Rhythm, Blues & Coming of Age Through Vinyl

Audiobook
1 of 1 copy available
1 of 1 copy available
A coming-of-age memoir about a young boy in rural Arkansas who searches for himself and his distant father through soul music
Growing up in rural Arkansas, young Rashod Ollison turned to music to make sense of his life. The dysfunction, sadness, and steely resilience of his family and neighbors was reflected in the R&B songs that played on 45s in smoky rooms.
Steeped in the sounds, the smells, the salty language of rural Arkansas in the 1980s, Soul Serenade is the memoir of a pop music critic whose love for soul music was fostered by his father, Raymond. Drafted into the Vietnam War as a teenager, Raymond returned a changed man, “dead on the inside.” After his parents’ volatile marriage ended in divorce, Rashod was haunted by the memory of his itinerant father and his mama’s long forgotten “sunshine smile.” For six-year-old Rashod, his father’s record collection—the music of Aretha Franklin, Bobby Womack, Al Green, and others—provided solace, coherence, and escape.
Moving nine times during his childhood, Rashod constantly adjusted to new schools and homes with his two sisters, Dusa and Reagan, and his mother, Dianne. Resilient and tough, while also being distant and punitive, she worked multiple jobs, striving “to make ends wave at each other if they couldn’t meet.” He spent time with his acerbic mother’s mother, Mama Teacake, and her family’s living-out-loud ways, which clashed with his father’s family—religious, discreet, and appropriate—where Rashod gravitated to Big Mama and Paw Paw, his father’s parents.
Becoming aware of his same-sex attraction, Rashod felt further isolated and alone but was encouraged by mentors in the community who fostered his intelligence and talent.

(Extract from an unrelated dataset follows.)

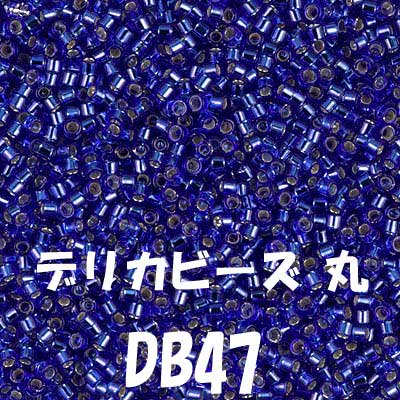 デリカビーズ DB47 20g 【参考画像1】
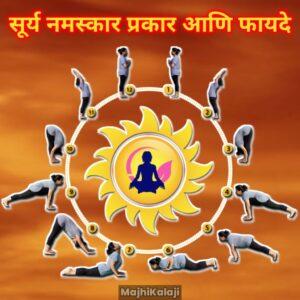 सूर्य नमस्कार चे फायदे व प्रकार मराठी | surya namaskar information, benefits, mantra in marathi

He became transformed through discovering the writing of Toni Morrison, Alice Walker, Nikki Giovanni, and other literary greats, and these books, along with the soulful sounds of the 1970s and 80s, enabled him to thrive in spite of the instability and harshness of his childhood.
In textured and evocative language, and peppered with unexpected humor, Soul Serenade is an original and captivating coming-of-age story set to an original beat.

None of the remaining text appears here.